[Short descriptive captions]

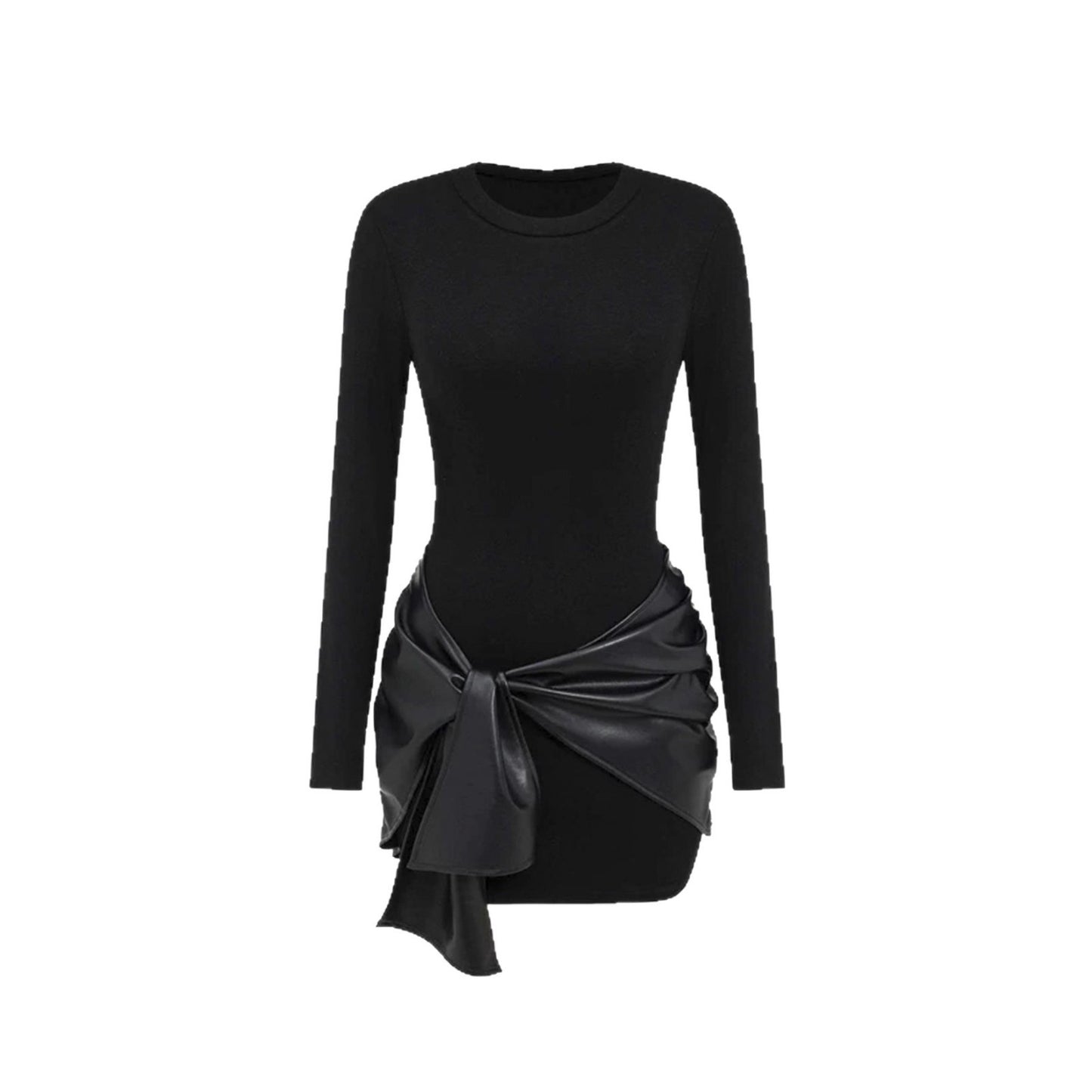 Noir Luxe Ribbon Dress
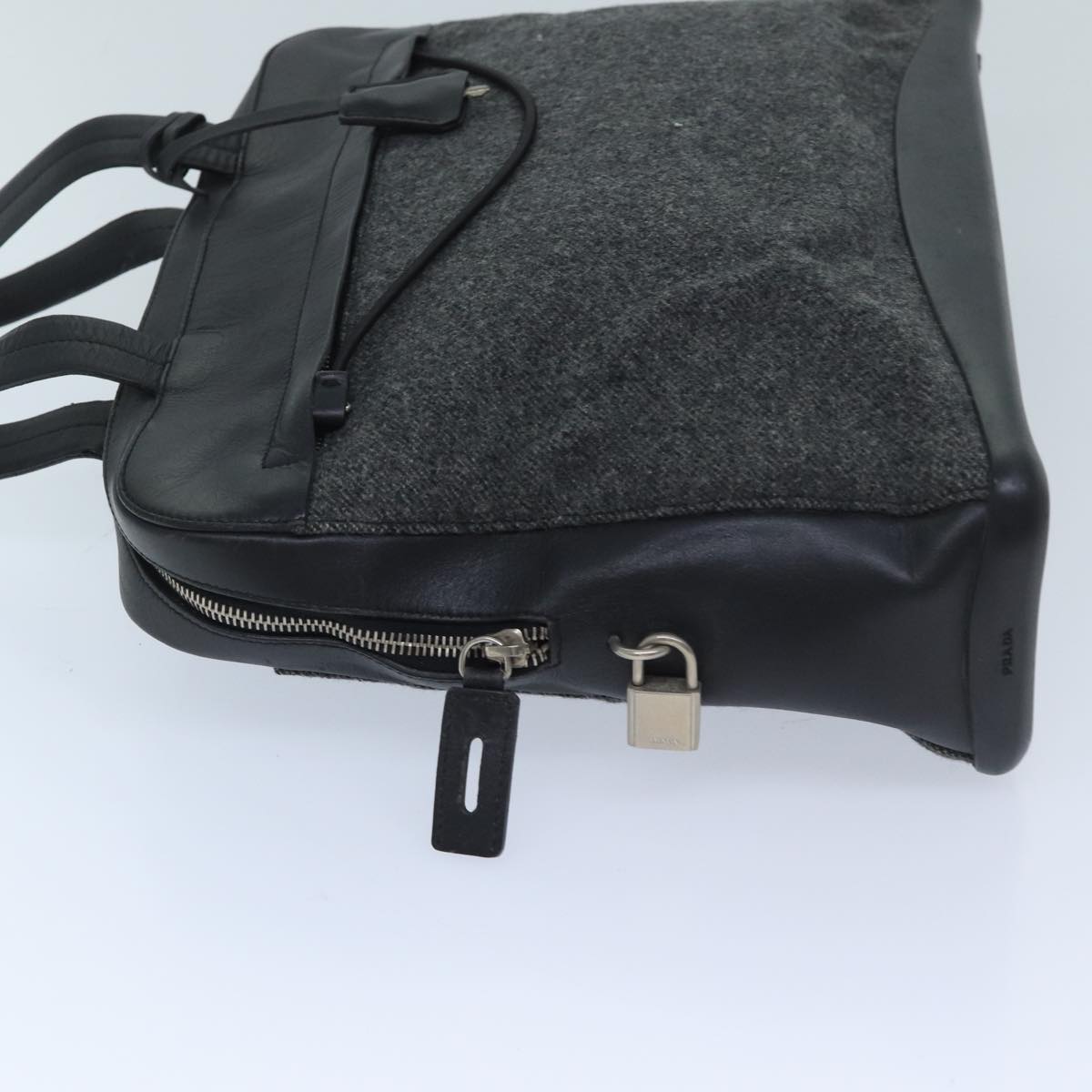 PRADA Hand Bag Wool Gray Auth bs13323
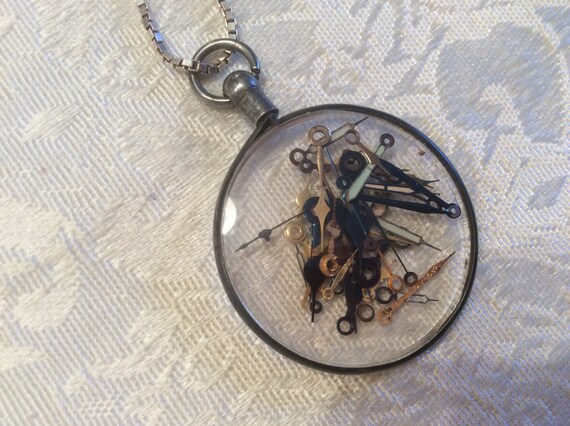 Antique HANDS OF TIME Victorian Sterling Silver Po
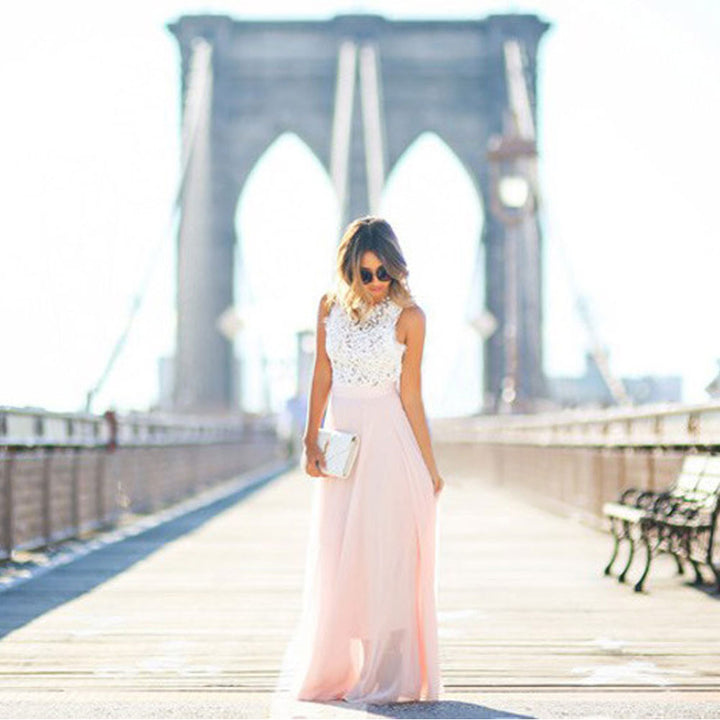 ELIANA | ELEGANT WHITE CHIFFON MAXI DRESS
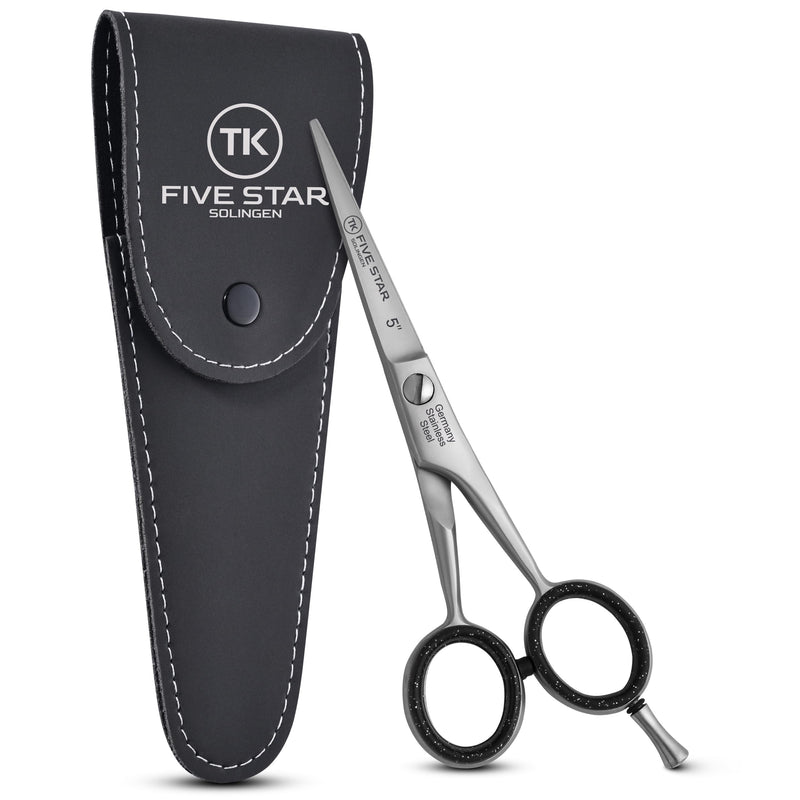 [Australia] - TK FIVE STAR SOLINGEN® Professional 5 inch small sharp beard scissors, hair cutting scissors, hairdressing scissors for men, hairdressers, children, women, suitable for fine hair. Rustproof with micro-serration 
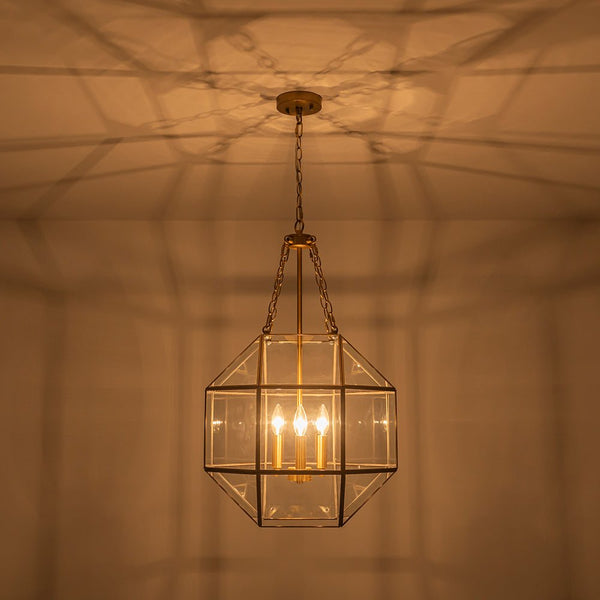 Chandelierias - Vintage 3 - Light Geometric Lantern Pendant - Pendants - Brass -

**ACTIVITY**
Could you turn the items above into a JSON list of strings, one string per line, with blank lines dropped? Leave the pictures out of the answer.

**FINISHED TASK**
[
  " Noir Luxe Ribbon Dress",
  " PRADA Hand Bag Wool Gray Auth bs13323",
  " Antique HANDS OF TIME Victorian Sterling Silver Po",
  " ELIANA | ELEGANT WHITE CHIFFON MAXI DRESS",
  " [Australia] - TK FIVE STAR SOLINGEN® Professional 5 inch small sharp beard scissors, hair cutting scissors, hairdressing scissors for men, hairdressers, children, women, suitable for fine hair. Rustproof with micro-serration ",
  " Chandelierias - Vintage 3 - Light Geometric Lantern Pendant - Pendants - Brass -"
]